Fiddles on the Tobique is a growing event and it's for everyone-age, gender, physical shape and ability matter not a hoot. You don't have to play a musical instrument, but you do have to enjoy the music. There aren't many rules to joining in the fun of Fiddles. Respect for the environment, pack out your own garbage, have fun without substance abuse-that's about it. Outboard motors are not welcome. Canoes and kayaks with fiddlers enter the river at a point upstream; others a bit down river. My friends and I were in a canoe with a fiddler and we were buddied together with two other canoes, each with a fiddler and one person on the keyboard. Six miles of music and fun in one afternoon!

You don't have to be an expert paddler either. The river is safe; not too wide and not too deep. We saw a few upsets last year, intentional and otherwise, but nothing risky.

I love the Tobique Valley any time of year: it's unbelievably glorious in the autumn. Should you find yourself in Nictau and see a new log home next to a comfortable older home and a few outbuildings in the back, pull up in the yard. The people and the dog are friendly.

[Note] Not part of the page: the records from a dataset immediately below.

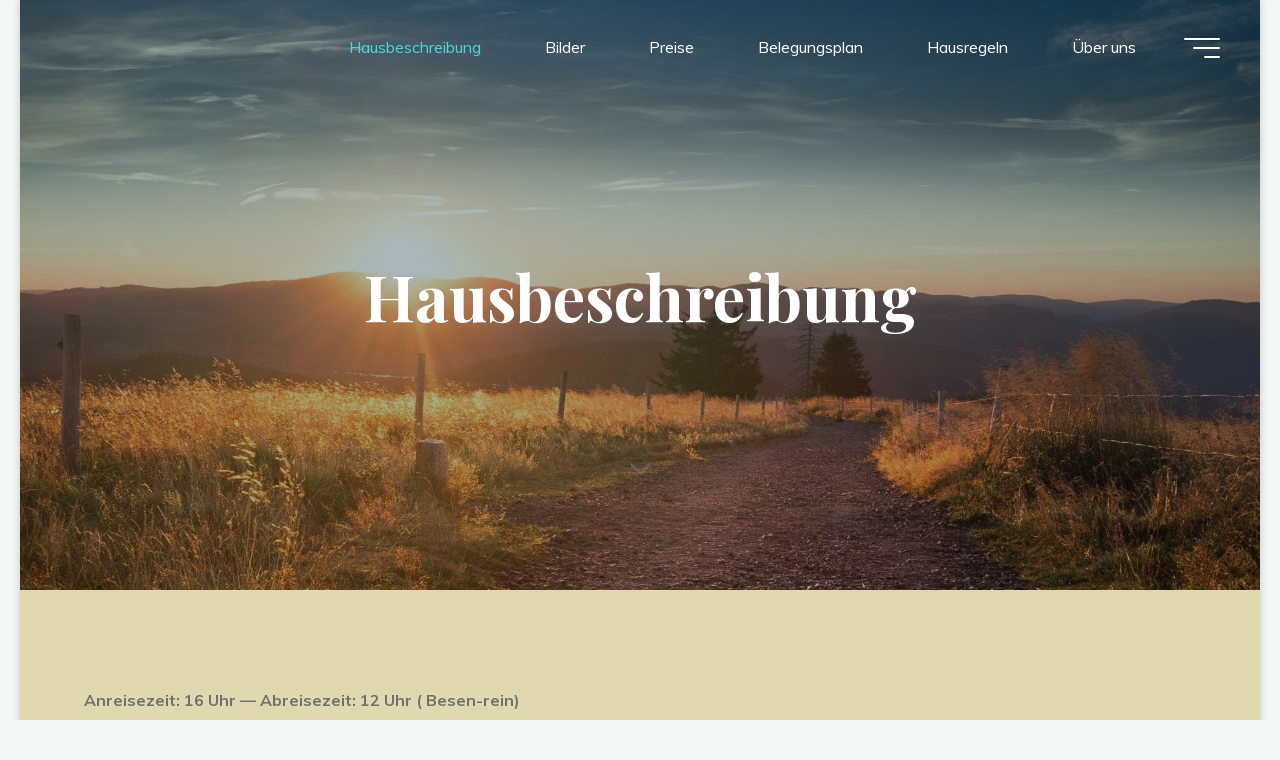

--- FILE ---
content_type: text/css
request_url: https://haus-sonnhalde.de/wp-content/themes/bravada-child/style.css?ver=1.0.5
body_size: 139
content:
/*
Theme Name:  Haus Sonnhalde Child Theme. Child for Bravada.
Theme URI:  https://haus-sonnhalde.de
Description:  Child theme for the Bravada theme.
Author:  Stephan Pfaff
Textdomain:  stephanpfaff
Author URI:  https://stephanpfaff.com
Template:  bravada
Version:  1.0
License:  GNU General Public License v2 or later
License URI: https://www.gnu.org/licenses/gpl-2.0.html                 
*/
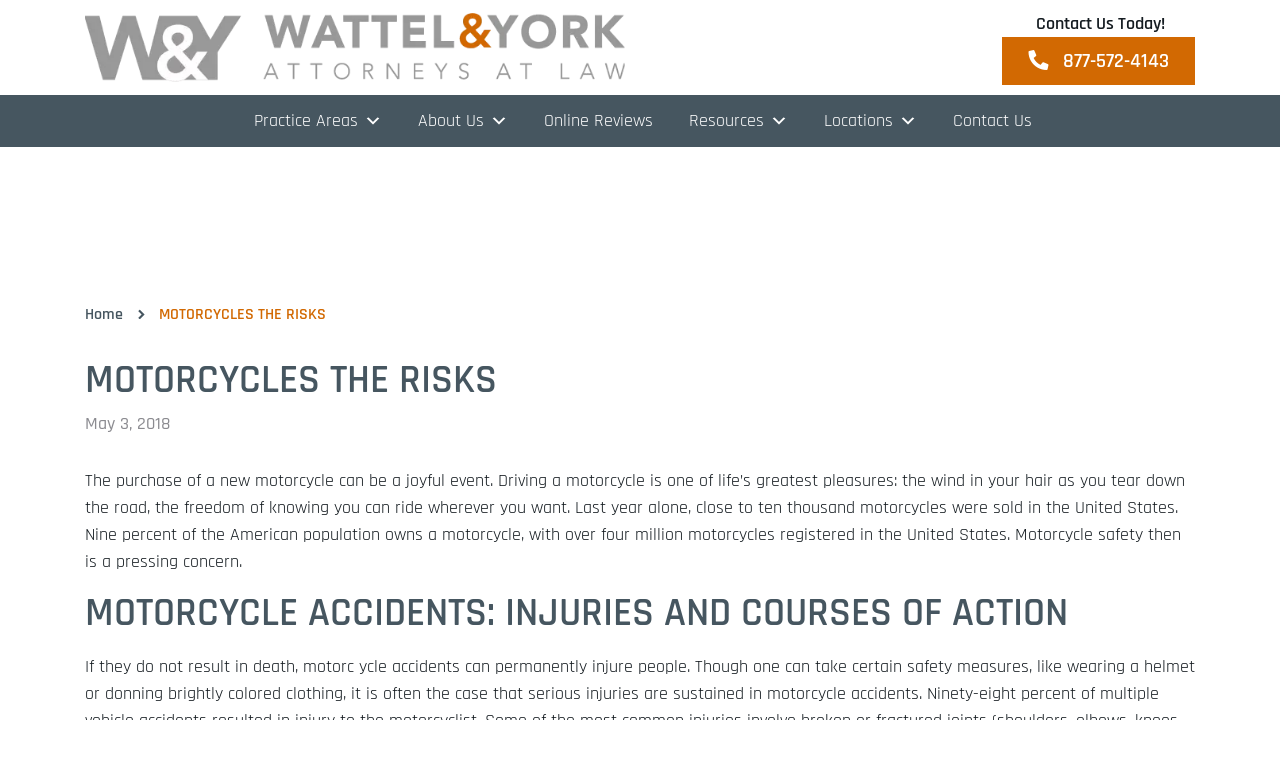

--- FILE ---
content_type: image/svg+xml
request_url: https://www.wattelandyork.com/wp-content/themes/wattelandyork/assets/img/icons/Vector2.svg
body_size: 97
content:
<svg style="padding-top: 1px" width="8" height="11" viewBox="0 0 8 12" fill="none" xmlns="http://www.w3.org/2000/svg">
<path d="M2.54578 11.2956L7.84079 5.99985L2.54578 0.704102L0.954285 2.2956L4.65928 5.99985L0.954285 9.7041L2.54578 11.2956Z" fill="#465660"/>
</svg>
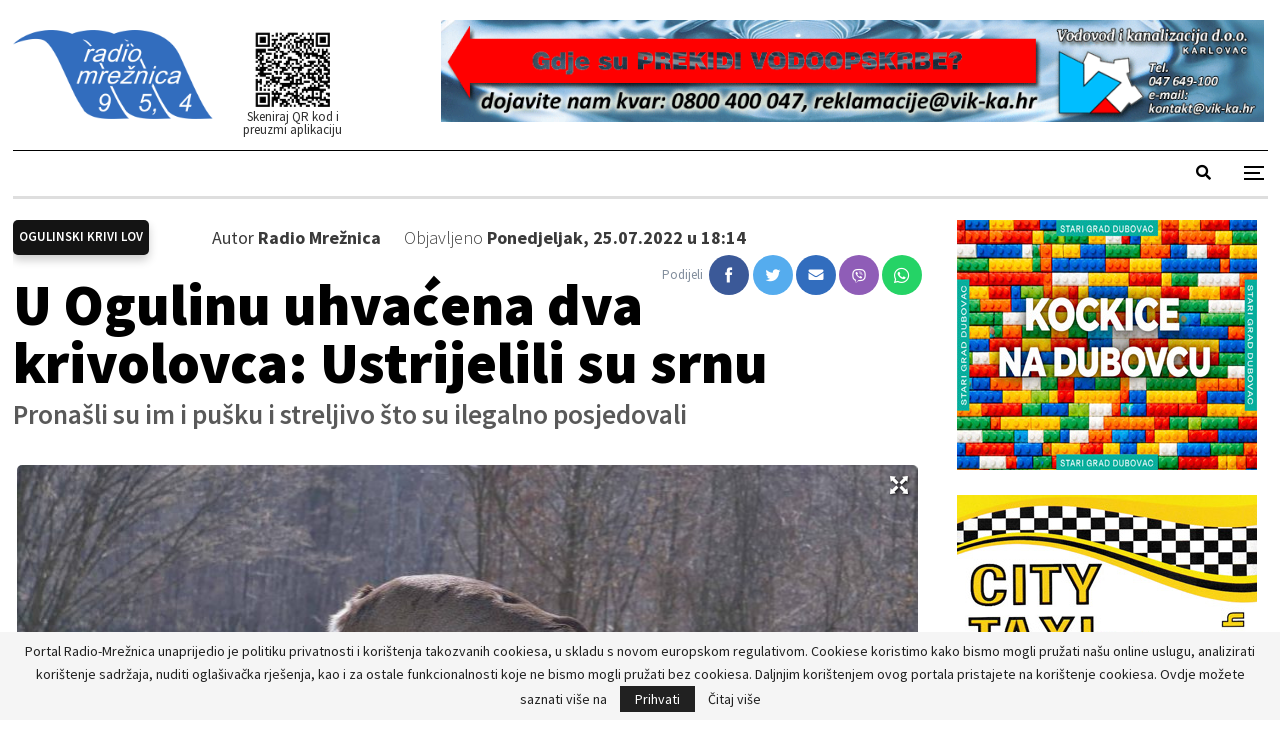

--- FILE ---
content_type: text/html; charset=UTF-8
request_url: https://radio-mreznica.hr/wp-admin/admin-ajax.php
body_size: -148
content:
{"status":"succeed","html":"<i class=\"bf-icon  fa fa-eye\"><\/i> <b class=\"number\">99<\/b>"}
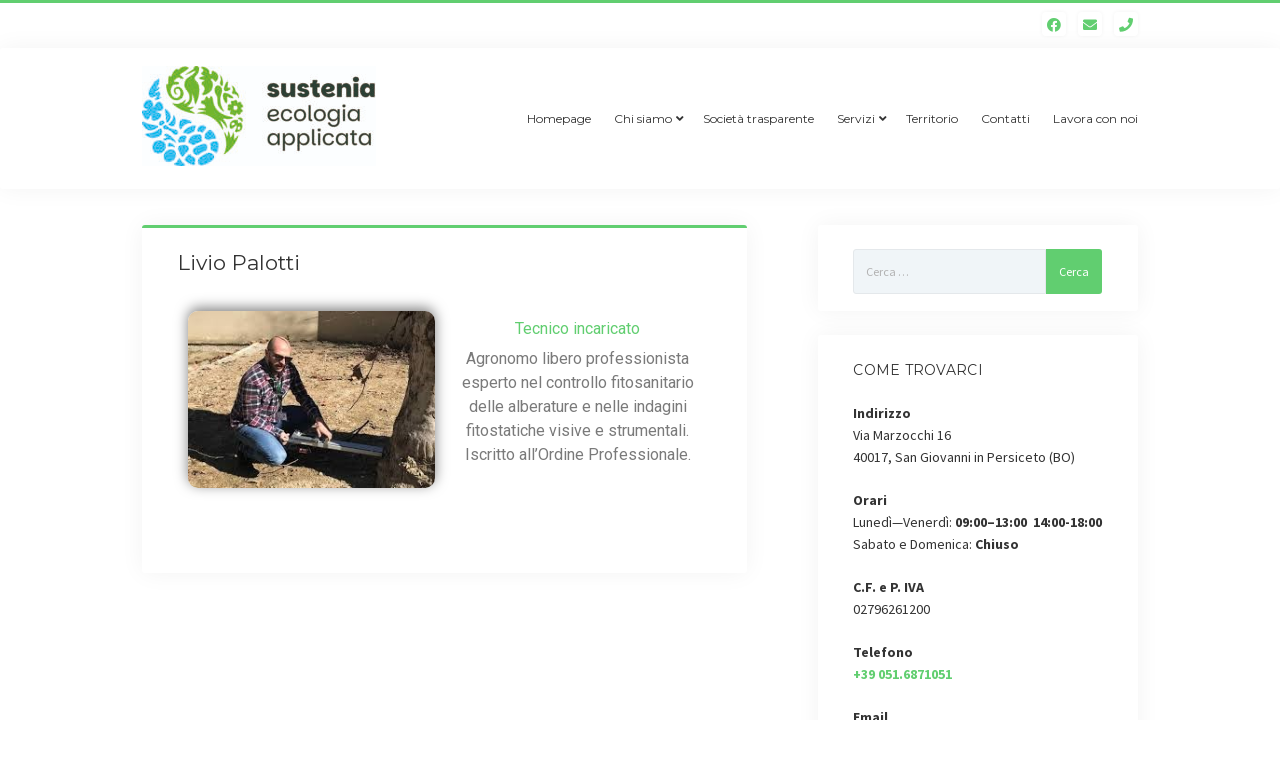

--- FILE ---
content_type: text/css
request_url: https://www.sustenia.it/wp-content/uploads/elementor/css/post-243.css?ver=1695430441
body_size: 78
content:
.elementor-243 .elementor-element.elementor-element-895de07 img{border-radius:10px 10px 10px 10px;box-shadow:0px -3px 13px 0px rgba(0,0,0,0.5);}.elementor-243 .elementor-element.elementor-element-8647f16{text-align:center;color:#61CE70;}.elementor-243 .elementor-element.elementor-element-8647f16 > .elementor-widget-container{margin:-18px 0px -18px 0px;}.elementor-243 .elementor-element.elementor-element-3bf86cf{text-align:center;}.elementor-243 .elementor-element.elementor-element-3bf86cf > .elementor-widget-container{margin:-44px 0px 0px 0px;}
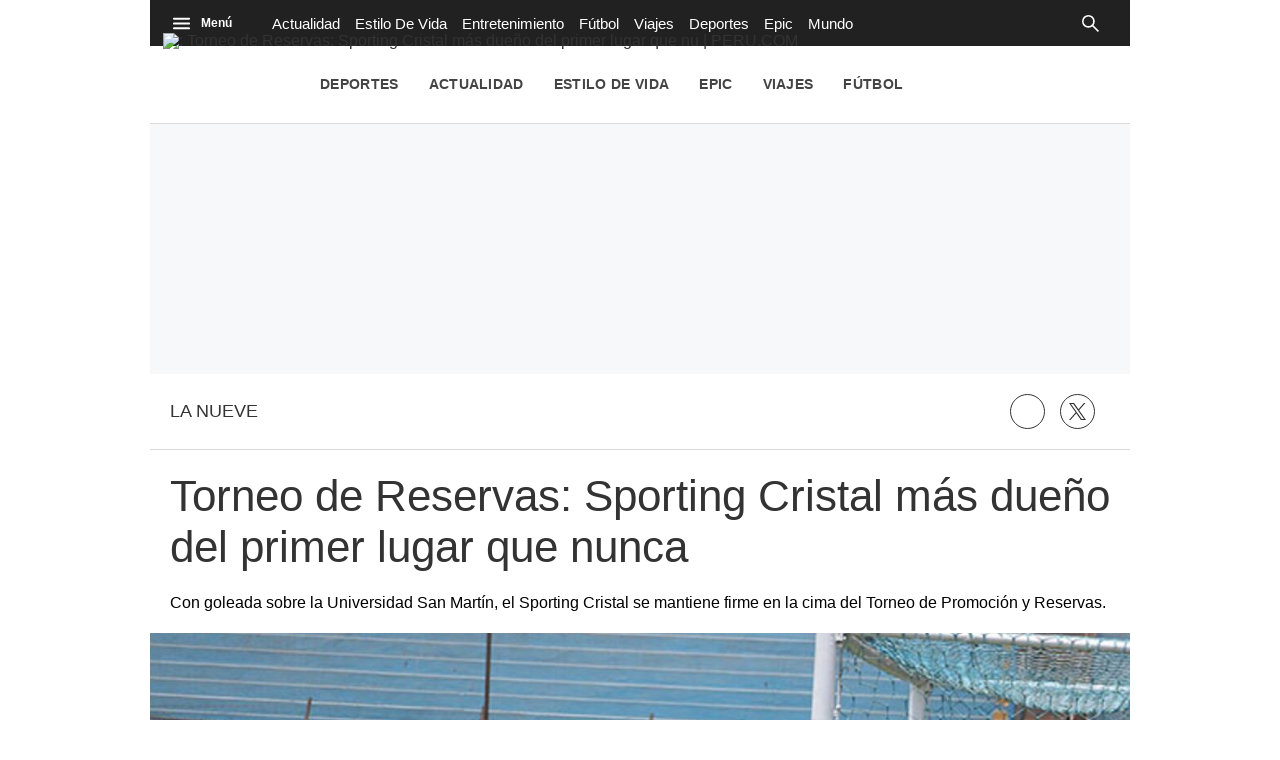

--- FILE ---
content_type: text/plain; charset=UTF-8
request_url: https://at.teads.tv/fpc?analytics_tag_id=PUB_25775&tfpvi=&gdpr_status=22&gdpr_reason=220&gdpr_consent=&ccpa_consent=&shared_ids=&sv=d656f4a&
body_size: -83
content:
YjJmYjRkZDQtMzRhMy00OTk3LTk0YmItMzg2MmRlNGU0ZGM3Iy05LTE=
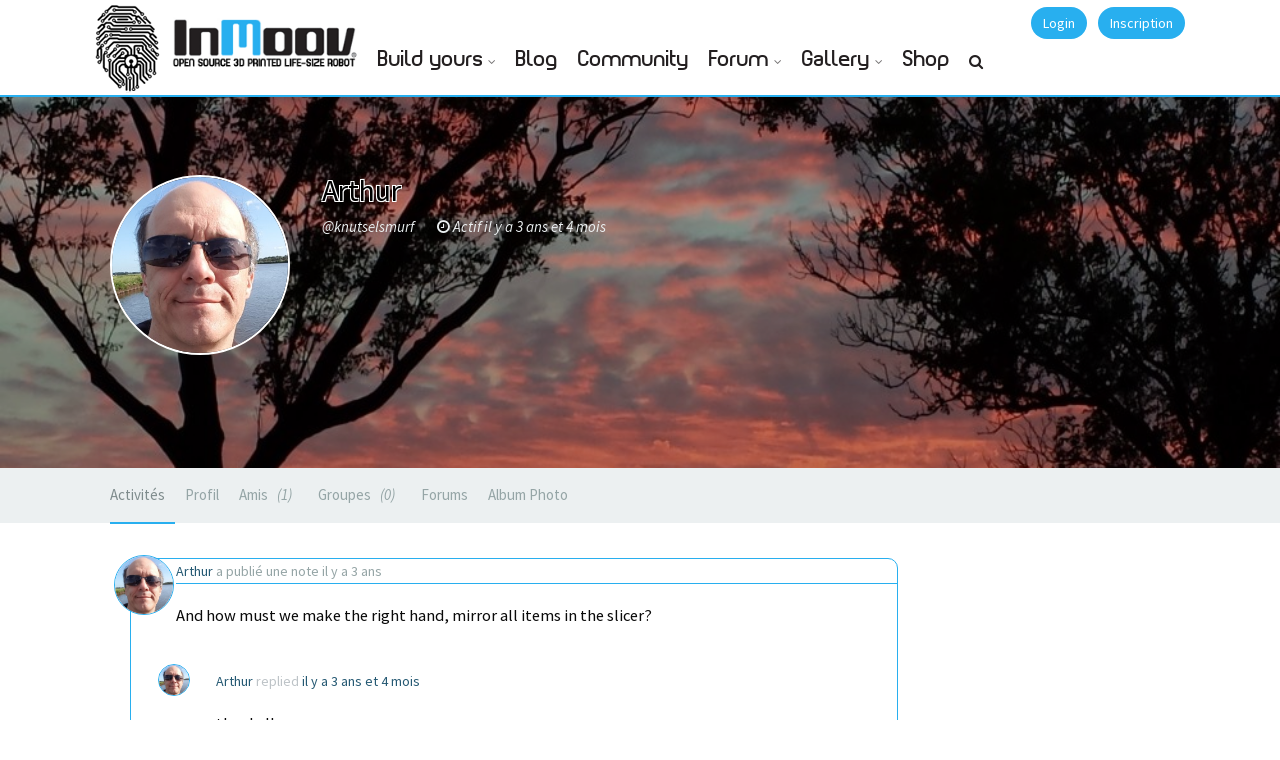

--- FILE ---
content_type: text/css
request_url: https://inmoov.fr/wp-content/plugins/buddypress-activity-sidebar-widget-resubmission/css/activity-widget-style.css?ver=6.1.9
body_size: 399
content:
/* CSS Document */


ul#wa-bp-activity-stream li.activity-item {
    background: none repeat scroll 0 0 #333333;
    border-radius: 5px 5px 5px 5px;
    margin-top: 5px;
}
ul.wa-bp-activity-list > li:first-child {
    padding-top: 5px;
}
ul.wa-bp-activity-list > li {
    min-height: 70px;
    overflow: hidden;
    padding: 20px 20px 16px !important;
}

.wa-bp-activity-list .wa-bp-activity-avatar {
    display: block;
    float: left;
    margin-top: 3px;
}

.wa-bp-activity-list .wa-bp-activity-avatar img {
    border: 1px solid #E0E0E0;
    border-radius: 4px 4px 4px 4px;
    box-shadow: none;
    padding: 3px;
	float: left;
    margin: 0 10px 0 0;
}

.wa-bp-activity-header img.avatar {
    display: none;
}

.wa-bp-activity-header span.time-since {
	font-size: 10px;
	color: #999;
}

.wa-bp-activity-list .wa-bp-activity-content {
    display: block;
    margin-bottom: 15px;
    margin-left: 75px;
}
.wa-bp-activity-list .wa-bp-activity-content .wa-bp-activity-header {
    font-size: 10px;
}
.wa-bp-activity-header {
    display: block;
    font-weight: 700;
    line-height: 1.7em;
    margin-right: 20px;
}


.wa-bp-activity-list .wa-bp-activity-content .wa-bp-activity-inner, .wa-bp-activity-list .wa-bp-activity-content blockquote {
    margin: 5px 0 0;
    overflow: hidden;
}

.wa-bp-activity-inner {
    display: block;
    font-size: 14px;
}
.wa-activity-inner iframe {
    max-width: 180px;
    height: auto;
}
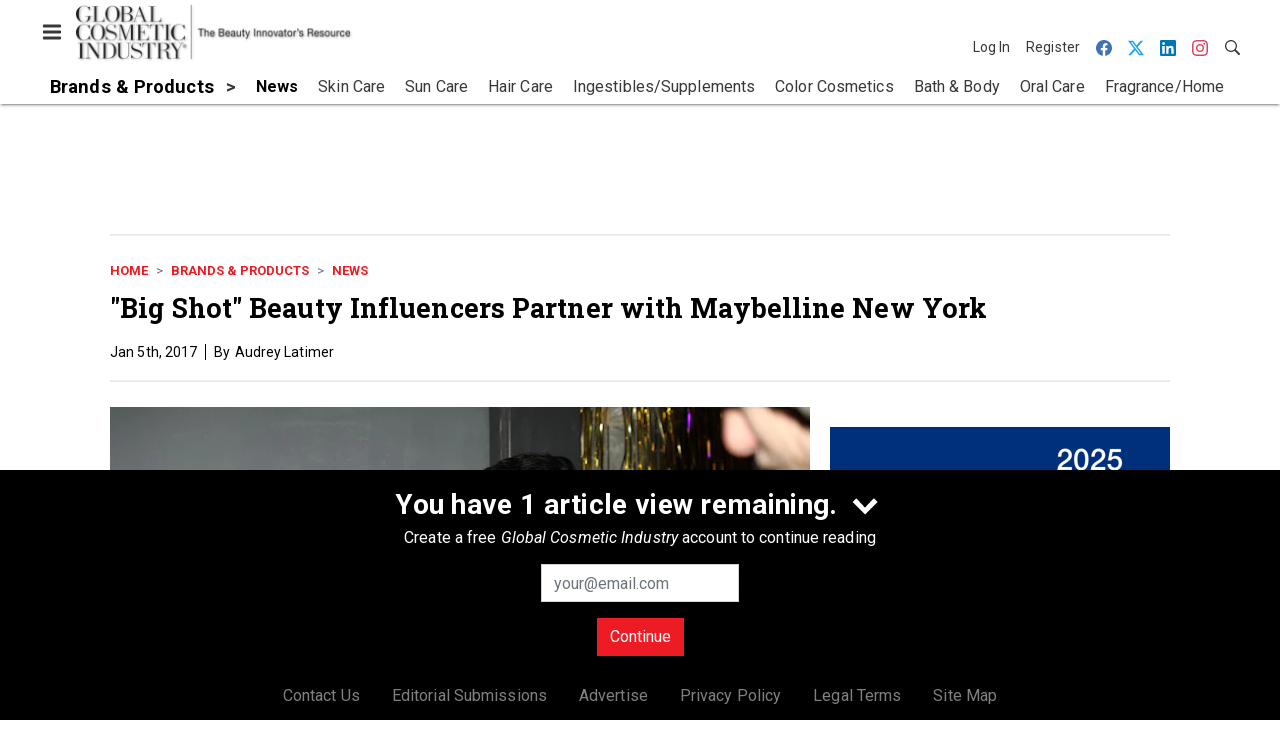

--- FILE ---
content_type: text/html; charset=utf-8
request_url: https://www.google.com/recaptcha/api2/aframe
body_size: 267
content:
<!DOCTYPE HTML><html><head><meta http-equiv="content-type" content="text/html; charset=UTF-8"></head><body><script nonce="1j7UAekh6-4UUjXIuGt9bQ">/** Anti-fraud and anti-abuse applications only. See google.com/recaptcha */ try{var clients={'sodar':'https://pagead2.googlesyndication.com/pagead/sodar?'};window.addEventListener("message",function(a){try{if(a.source===window.parent){var b=JSON.parse(a.data);var c=clients[b['id']];if(c){var d=document.createElement('img');d.src=c+b['params']+'&rc='+(localStorage.getItem("rc::a")?sessionStorage.getItem("rc::b"):"");window.document.body.appendChild(d);sessionStorage.setItem("rc::e",parseInt(sessionStorage.getItem("rc::e")||0)+1);localStorage.setItem("rc::h",'1769101060182');}}}catch(b){}});window.parent.postMessage("_grecaptcha_ready", "*");}catch(b){}</script></body></html>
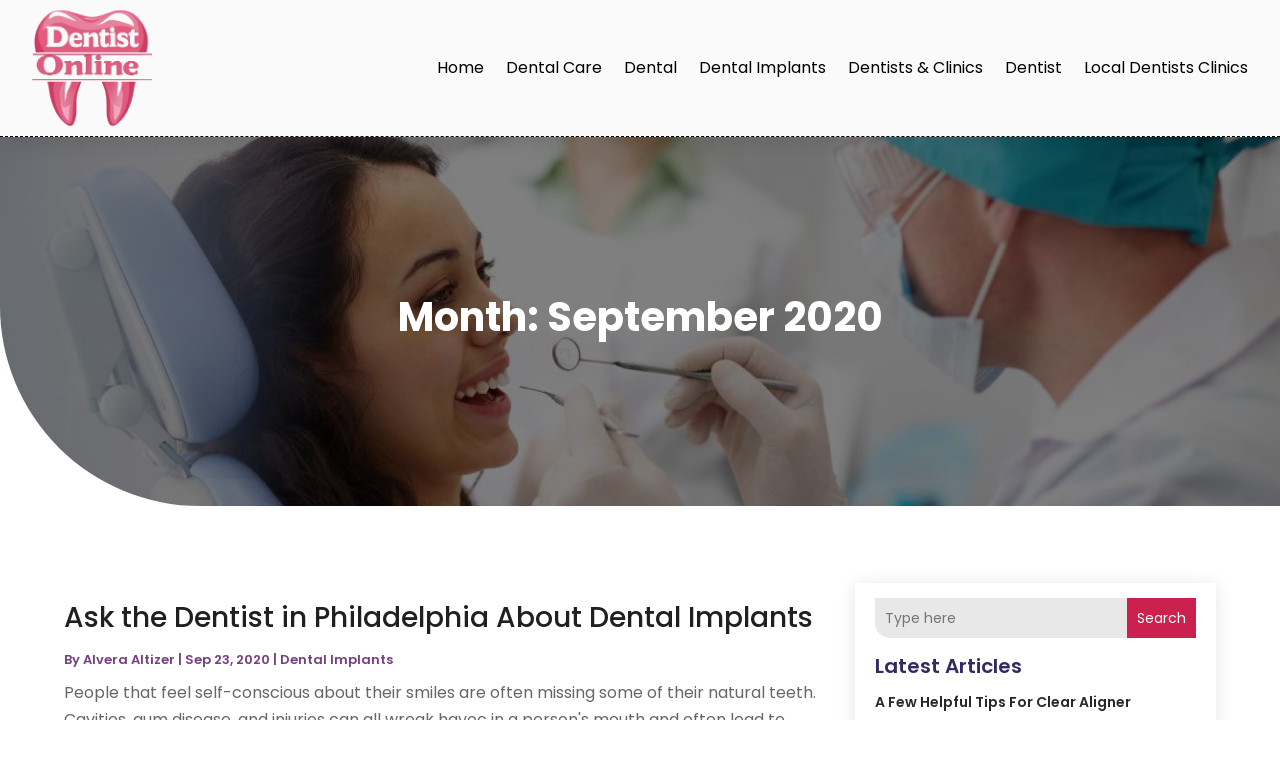

--- FILE ---
content_type: image/svg+xml
request_url: https://www.dentistonline.co/wp-content/uploads/2024/04/Dentist-Online.svg
body_size: 87517
content:
<svg version="1.2" xmlns="http://www.w3.org/2000/svg" viewBox="0 0 250 242" width="250" height="242">
	<title>ebrandz_a_simple_vector_logo_for_a_brand_Dentist_Online_with_wh_54c46460-3e52-4a75-ab21-37e80423f54d-removebg-preview</title>
	<defs>
		<image  width="252" height="245" id="img1" href="[data-uri]"/>
	</defs>
	<style>
	</style>
	<use id="Background" href="#img1" x="0" y="-1"/>
</svg>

The new building is lovingly called the Nictau Centre for Performing Arts, built by the performing artist himself. But a word of caution! He'll probably be close by and you'll be roped into conversation. You'll find yourself in the company of the rarest endangered species in New Brunswick, Bill Miller. Bill is alive in a lot of directions-he's a poet, a storyteller, a master canoe builder, a top-notch photographer, a passionate man (especially about the Tobique), a man of imagination and humour, an outdoors guy… and much more: the kind of guy you want to spend time with.

He's a down home kinda guy who has lived away in many parts of the world. He says he came back because of the river and the people and because the Tobique Valley "is as nice as it gets." I guess we can say that about a lot of places here in the East.

So exercise caution. if you stop, you're hooked. When you leave, you might have a Miller canoe on the roof of your vehicle, and you can't do any better than that!

Get out your Saltscapes calendar and mark the last weekend of June for the Fiddles on the Tobique event. Maybe I'll see you there. The mythical river gods and the people of Riley Brook and Nictau will welcome you like you belong. And who knows, maybe you do!